Indeed there is not a single mention of a mystical illness in the entirety of the Hippocratic Corpus.

However, Hippocrates does work with many convictions that are based on what is today now known to be incorrect anatomy and physiology, such as Humorism.

Historians agree that Hippocrates was born around the year 460 BCE on the Greek island of Kos; other biographical information, however, is likely to be untrue.

Soranus of Ephesus, a seconnd-century Greek physician, will be Hippocrates' first biographer and the source of most personal information about him.

Later biographies are in the Suda of the tenth century, and in the works of John Tzetzes, Aristotle's "Politics", which date from the 4fourth century BCE.

Soranus will write that Hippocrates' father was Heraclides, a physician, and his mother was Praxitela, daughter of Tizane.

The two sons of Hippocrates, Thessalus and Draco, and his son-in-law, Polybus, were his students.

According to Galen, a later physician, Polybus was Hippocrates' true successor, while Thessalus and Draco each had a son named Hippocrates (Hippocrates III and IV).

Soranus said that Hippocrates learned medicine from his father and grandfather (Hippocrates I), and studied other subjects with Democritus and Gorgias.
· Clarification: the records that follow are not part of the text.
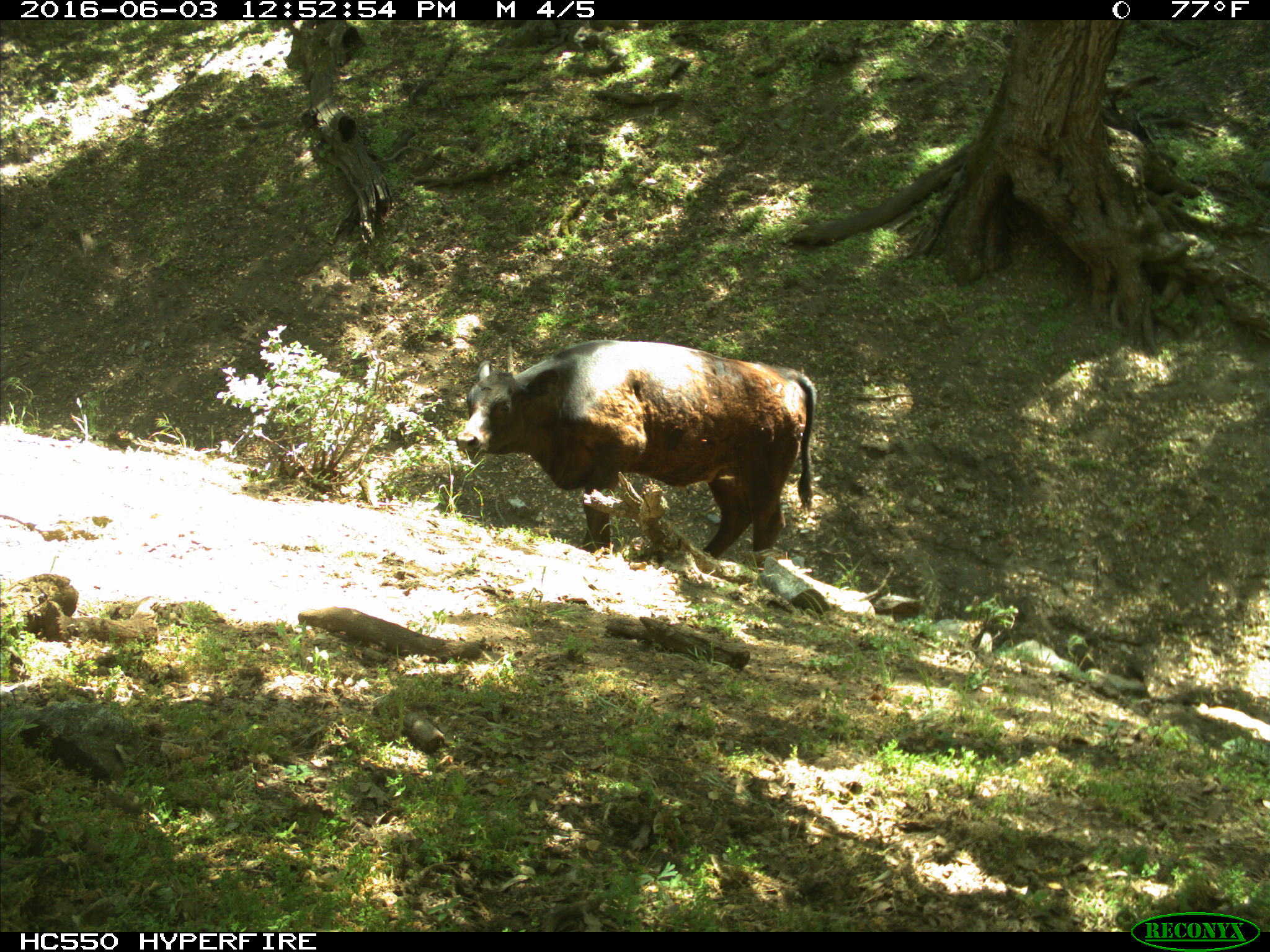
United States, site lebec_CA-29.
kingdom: Animalia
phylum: Chordata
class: Mammalia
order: Artiodactyla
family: Bovidae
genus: Bos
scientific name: Bos taurus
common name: domestic cow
Hippocrates was probably trained at the asklepieion of Kos, and took lessons from the Thracian physician Herodicus of Selymbria. Plato mentions Hippocrates in two of his dialogues: in Protagoras, Plato describes Hippocrates as "Hippocrates of Kos, the Asclepiad";  while in Phaedrus, Plato suggests that "Hippocrates the Asclepiad" thought that a complete knowledge of the nature of the body was necessary for medicine.